I first discovered David Eagleman in a 2011 New Yorker article titled The Possibilian that Amy had torn off and put in my “to read” pile. It was a fascinating long article on his research, life, and ideas about time and death especially around the question, “Why does time slow down when we fear for our lives?”
In the section about studying drummers (yup – it’s a wide ranging article), Brian Eno is introduced. I’ve been intrigued with Eno ever since college when I listened to his Ambient albums over and over.
“Eno first met Eagleman two years ago, after a publisher he knew sent him a book of Eagleman’s short stories, called “Sum.” Modelled on the cerebral fiction of Borges and Calvino, “Sum” is a natural outgrowth of Eagleman’s scientific concerns—another spin of the lazy Susan that has circled back to the subject of time. Each of its forty chapters is a kind of thought experiment, describing a different version of the afterlife. Eagleman establishes a set of initial conditions, then lets the implications unfold logically.”
Yup – that got me. I downloaded Sum and read it. A spin of the lazy Susan is a great metaphor for it as each short story is a few pages long, totally random relative to the story before and after, and each about a different view of the afterlife.

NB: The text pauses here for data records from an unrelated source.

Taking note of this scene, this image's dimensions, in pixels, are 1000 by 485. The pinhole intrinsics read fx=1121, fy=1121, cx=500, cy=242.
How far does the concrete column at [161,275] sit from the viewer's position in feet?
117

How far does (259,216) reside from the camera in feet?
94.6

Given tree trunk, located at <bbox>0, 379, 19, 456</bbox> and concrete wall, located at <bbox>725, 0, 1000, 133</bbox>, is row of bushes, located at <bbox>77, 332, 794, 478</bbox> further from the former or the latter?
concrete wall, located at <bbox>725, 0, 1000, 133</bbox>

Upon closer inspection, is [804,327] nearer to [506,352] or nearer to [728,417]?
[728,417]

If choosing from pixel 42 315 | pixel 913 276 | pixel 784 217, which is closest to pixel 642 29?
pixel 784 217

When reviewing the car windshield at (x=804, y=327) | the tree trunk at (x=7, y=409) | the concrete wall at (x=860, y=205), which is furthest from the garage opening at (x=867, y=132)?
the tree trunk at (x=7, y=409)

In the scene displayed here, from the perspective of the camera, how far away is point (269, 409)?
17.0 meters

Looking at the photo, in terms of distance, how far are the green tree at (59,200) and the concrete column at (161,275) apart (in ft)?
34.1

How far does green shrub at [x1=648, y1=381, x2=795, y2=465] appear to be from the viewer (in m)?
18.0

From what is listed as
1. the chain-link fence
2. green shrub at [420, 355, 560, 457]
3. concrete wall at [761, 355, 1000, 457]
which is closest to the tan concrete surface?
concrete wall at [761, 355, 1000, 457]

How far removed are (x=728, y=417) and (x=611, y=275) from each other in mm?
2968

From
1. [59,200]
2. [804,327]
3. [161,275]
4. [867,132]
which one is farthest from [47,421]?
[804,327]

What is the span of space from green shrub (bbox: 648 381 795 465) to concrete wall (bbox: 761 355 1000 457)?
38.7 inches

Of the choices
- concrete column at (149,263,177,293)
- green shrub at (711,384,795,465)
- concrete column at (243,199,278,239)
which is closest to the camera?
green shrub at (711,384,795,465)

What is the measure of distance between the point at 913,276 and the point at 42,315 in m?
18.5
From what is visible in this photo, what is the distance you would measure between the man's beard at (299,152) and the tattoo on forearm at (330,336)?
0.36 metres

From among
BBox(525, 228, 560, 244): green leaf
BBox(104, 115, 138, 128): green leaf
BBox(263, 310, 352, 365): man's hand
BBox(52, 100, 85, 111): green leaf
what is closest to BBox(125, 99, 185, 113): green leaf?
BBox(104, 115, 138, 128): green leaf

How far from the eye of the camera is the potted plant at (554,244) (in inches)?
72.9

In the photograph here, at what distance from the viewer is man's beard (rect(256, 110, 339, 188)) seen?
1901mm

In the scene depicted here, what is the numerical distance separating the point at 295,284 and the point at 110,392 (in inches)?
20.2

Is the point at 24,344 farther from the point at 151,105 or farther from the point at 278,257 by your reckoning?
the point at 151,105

While a few of them are “meh”, most are intriguing, surprising, depressing, unsettling, or powerful. It’s one of those books that stimulated me in a totally different way than normal. It wasn’t philosophy, but it wasn’t fiction, but it wasn’t science, nor was it science fiction. While defying categorization, it stimulated a lot of thought.
And, if you’d like a nice five minutes with Eagleman and Colbert, it’s a fun one. “There’s someone in my head but it’s not me” followed by “Are you high?” Nothing like a Pink Floyd reference by a neuroscientist.